We're offering services we can’t afford. We are scared of our lives, say health frontline workers
Donned in white personal protective gear, a face shield, gloves and gumboots, Dr Stella Mbuga reports for duty at the Nyeri County Referral Hospital.
She is among tens of frontline health workers working round the clock, risking their lives, to keep the virus at bay.
“My experience as a frontline health worker has been tough. I have been to quarantine twice in the last two months after being exposed to two Covid-19 positive cases from my ward,” she said.
The 26-year-old medical officer attached to the maternity ward at the facility says the experience bears a resemblance to being in a battlefield.
While handling patients during this pandemic is imaginably torturous, frontline health workers are expected to be brave and in good shape, both emotionally and mentally.
But for Dr Mbuga, the experience is psychologically demanding much as it is giving.
She has been quarantined twice, leaving domestic chores like taking care of her son to her siblings.
“While in quarantine, I underwent a lot of psychological torture. I feared that I could turn positive and that I could have exposed my loved ones at home,” she said.
With the demanding nature of the task, the medic says she at times feels inadequate as a mother to her two-year-old son.
“I would stay for over a month without seeing my son because I was afraid he might contract the virus from me,” she said.
She added that being a frontline health worker handling Covid-19 patients has alienated her from her family members.
“I have also found myself sub-consciously minimising contact with people I deem vulnerable in my family. On the other hand, it has made me realise the value of family and the importance of being there for each other because we only live once,” she said.
Since the beginning of the Covid-19 pandemic in the country, about 15 health workers have been infected with the virus in Nyeri County. Many others have contracted the disease in the line of duty countrywide.
“The biggest challenge I have faced this far is stigmatisation. The fact that I work in a ward that has Covid-19 patients makes people stay away from me,” Ms Mbuga confesses.
The constant fear, she said, was contracting the disease despite doing everything to protect herself and fear of treating patients in a way that stigmatises them because they have turned positive.
“Handling patients is scary and my department is sensitive. Most of our babies come with fevers and cough which are cardinal signs of Covid-19,” she said, adding that whenever she goes home healthy without any symptoms, she counts it as a blessing.
But she does not limit her worries to contracting the virus, rather not affording treatment for the disease she is trying to keep at bay.
With no medical covers, a majority of doctors have raised concern, saying they cannot afford the services they offer.
A doctor who requested anonymity to avoid victimisation told the Nation that those on contract employment did not have insurance cover for any kind of disease for themselves and their dependents.

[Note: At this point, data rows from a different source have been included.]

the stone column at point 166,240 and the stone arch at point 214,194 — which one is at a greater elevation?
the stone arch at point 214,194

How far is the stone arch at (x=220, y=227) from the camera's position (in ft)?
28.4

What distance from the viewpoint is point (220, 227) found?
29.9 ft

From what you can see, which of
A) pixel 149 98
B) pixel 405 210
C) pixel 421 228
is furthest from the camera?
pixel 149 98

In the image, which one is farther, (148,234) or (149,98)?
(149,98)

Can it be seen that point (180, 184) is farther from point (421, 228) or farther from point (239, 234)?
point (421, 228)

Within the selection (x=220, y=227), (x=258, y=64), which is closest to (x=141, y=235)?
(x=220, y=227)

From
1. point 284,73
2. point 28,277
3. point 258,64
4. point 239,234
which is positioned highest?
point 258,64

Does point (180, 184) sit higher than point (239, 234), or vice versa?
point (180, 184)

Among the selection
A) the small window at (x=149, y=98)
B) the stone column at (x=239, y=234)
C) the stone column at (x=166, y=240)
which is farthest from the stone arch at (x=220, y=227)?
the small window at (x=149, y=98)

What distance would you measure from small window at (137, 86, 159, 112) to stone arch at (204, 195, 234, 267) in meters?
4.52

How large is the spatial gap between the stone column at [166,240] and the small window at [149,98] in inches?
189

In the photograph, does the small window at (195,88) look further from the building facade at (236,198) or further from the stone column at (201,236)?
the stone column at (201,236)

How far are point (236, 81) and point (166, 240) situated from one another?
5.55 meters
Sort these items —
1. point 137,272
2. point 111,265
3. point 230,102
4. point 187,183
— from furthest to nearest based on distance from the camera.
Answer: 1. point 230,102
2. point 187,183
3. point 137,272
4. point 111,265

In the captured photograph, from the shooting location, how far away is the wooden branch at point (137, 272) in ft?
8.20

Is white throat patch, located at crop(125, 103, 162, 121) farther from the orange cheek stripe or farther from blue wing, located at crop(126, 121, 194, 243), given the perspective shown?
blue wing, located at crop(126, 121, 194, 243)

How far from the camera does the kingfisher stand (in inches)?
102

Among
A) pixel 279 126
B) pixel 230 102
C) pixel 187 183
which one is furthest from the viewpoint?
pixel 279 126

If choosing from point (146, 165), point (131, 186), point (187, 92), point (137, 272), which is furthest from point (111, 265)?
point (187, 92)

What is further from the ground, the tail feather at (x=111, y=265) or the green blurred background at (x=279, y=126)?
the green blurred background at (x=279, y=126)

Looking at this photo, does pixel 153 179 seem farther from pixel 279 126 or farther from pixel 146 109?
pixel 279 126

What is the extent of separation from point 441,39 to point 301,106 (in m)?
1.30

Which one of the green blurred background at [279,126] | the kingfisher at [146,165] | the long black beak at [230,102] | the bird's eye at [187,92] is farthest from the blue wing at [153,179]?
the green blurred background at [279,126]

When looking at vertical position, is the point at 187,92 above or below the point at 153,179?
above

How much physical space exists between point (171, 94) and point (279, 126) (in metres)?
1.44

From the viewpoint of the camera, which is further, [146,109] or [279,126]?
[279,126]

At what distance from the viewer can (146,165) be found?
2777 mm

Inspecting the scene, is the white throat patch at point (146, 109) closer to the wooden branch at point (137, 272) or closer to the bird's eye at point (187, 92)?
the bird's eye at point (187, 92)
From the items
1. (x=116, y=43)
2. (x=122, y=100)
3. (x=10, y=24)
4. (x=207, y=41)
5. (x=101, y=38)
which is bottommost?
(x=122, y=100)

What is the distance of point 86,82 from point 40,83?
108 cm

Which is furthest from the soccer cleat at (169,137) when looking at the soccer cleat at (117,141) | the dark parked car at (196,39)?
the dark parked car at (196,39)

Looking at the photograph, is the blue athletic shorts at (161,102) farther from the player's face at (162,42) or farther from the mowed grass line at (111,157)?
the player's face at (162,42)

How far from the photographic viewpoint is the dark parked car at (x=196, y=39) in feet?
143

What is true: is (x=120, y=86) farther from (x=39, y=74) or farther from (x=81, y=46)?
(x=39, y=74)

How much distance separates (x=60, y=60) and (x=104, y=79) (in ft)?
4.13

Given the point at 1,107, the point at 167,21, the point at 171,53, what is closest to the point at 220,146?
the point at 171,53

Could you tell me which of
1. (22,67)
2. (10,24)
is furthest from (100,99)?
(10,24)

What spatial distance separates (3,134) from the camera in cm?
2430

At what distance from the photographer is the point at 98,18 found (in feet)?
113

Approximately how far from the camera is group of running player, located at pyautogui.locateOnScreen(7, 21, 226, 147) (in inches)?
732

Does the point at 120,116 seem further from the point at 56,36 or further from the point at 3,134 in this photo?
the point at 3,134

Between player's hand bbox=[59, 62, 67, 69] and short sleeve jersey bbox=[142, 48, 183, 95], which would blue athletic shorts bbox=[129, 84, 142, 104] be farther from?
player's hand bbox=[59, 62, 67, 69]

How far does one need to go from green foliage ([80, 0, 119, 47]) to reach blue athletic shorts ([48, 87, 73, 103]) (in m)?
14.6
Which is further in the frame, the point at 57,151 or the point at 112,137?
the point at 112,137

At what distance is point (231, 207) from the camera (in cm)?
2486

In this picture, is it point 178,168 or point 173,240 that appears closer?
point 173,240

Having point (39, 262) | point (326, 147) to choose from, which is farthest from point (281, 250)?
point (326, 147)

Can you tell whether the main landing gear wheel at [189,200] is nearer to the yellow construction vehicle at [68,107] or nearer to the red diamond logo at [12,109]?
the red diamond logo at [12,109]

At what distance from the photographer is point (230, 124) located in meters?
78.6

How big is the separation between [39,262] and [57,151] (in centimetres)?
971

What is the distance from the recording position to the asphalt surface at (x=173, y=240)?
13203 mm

"What we have only covers the bed if one gets admitted ... recently I was sick and had to pay Sh17,000 for the treatment, money I did not have and had to borrow. Things are really bad and I’m sad," the doctor said.
When it became apparent that the virus was spreading its tentacles fast in the country, the government advised elderly people with pre-existing conditions to take leave or work from home.
Older doctors and nurses left the hospitals as the young ones were picked for training by the Ministry of Health.
“Having been out of medical school for less than five years, the life I had anticipated for myself and the one that Covid-19 has made the reality are like night and day,” said Dr William Muriuki, a medical officer at the referral hospital.
He said the pandemic has forced him to lead a life of isolation since he is often interacting with positive patients and he is at a higher risk of contracting the virus.
“Since then, I have withdrawn myself from my parents, friends and family,” he said.
Dr Muriuki, alongside his colleagues, started a community outreach project dubbed Afya Mtaani that sensitises residents about the pandemic and other health-related issues.
“We volunteer our time to ensure people are aware (of the disease). We are not just trained healthcare workers but everyday Kenyans working to protect themselves and make their homes, churches and communities safer,” he said.
Dr Muriuki counts himself lucky as he hasn't gotten ill and has no dependents that would require him to pay for hospital bills without a medical cover.
Counties have not remitted cash to their respective National Hospital Insurance Fund cover.
Central region Kenya Medical Practitioners and Dentists Union Secretary-General Gor Goody said that most of the health workers do not have comprehensive insurance to cover them and, when they lose their lives, there is no compensation.
"We are giving services we cannot afford. We are scared of our lives because we do not have sufficient PPE, insurance and properly equipped ICUs," she said, adding that the government needs to protect health care workers in the frontline now more than ever before.
She further said that with dilapidated infrastructure in hospitals and resource incapacitated, hospitals are mere death traps for both patients and health workers.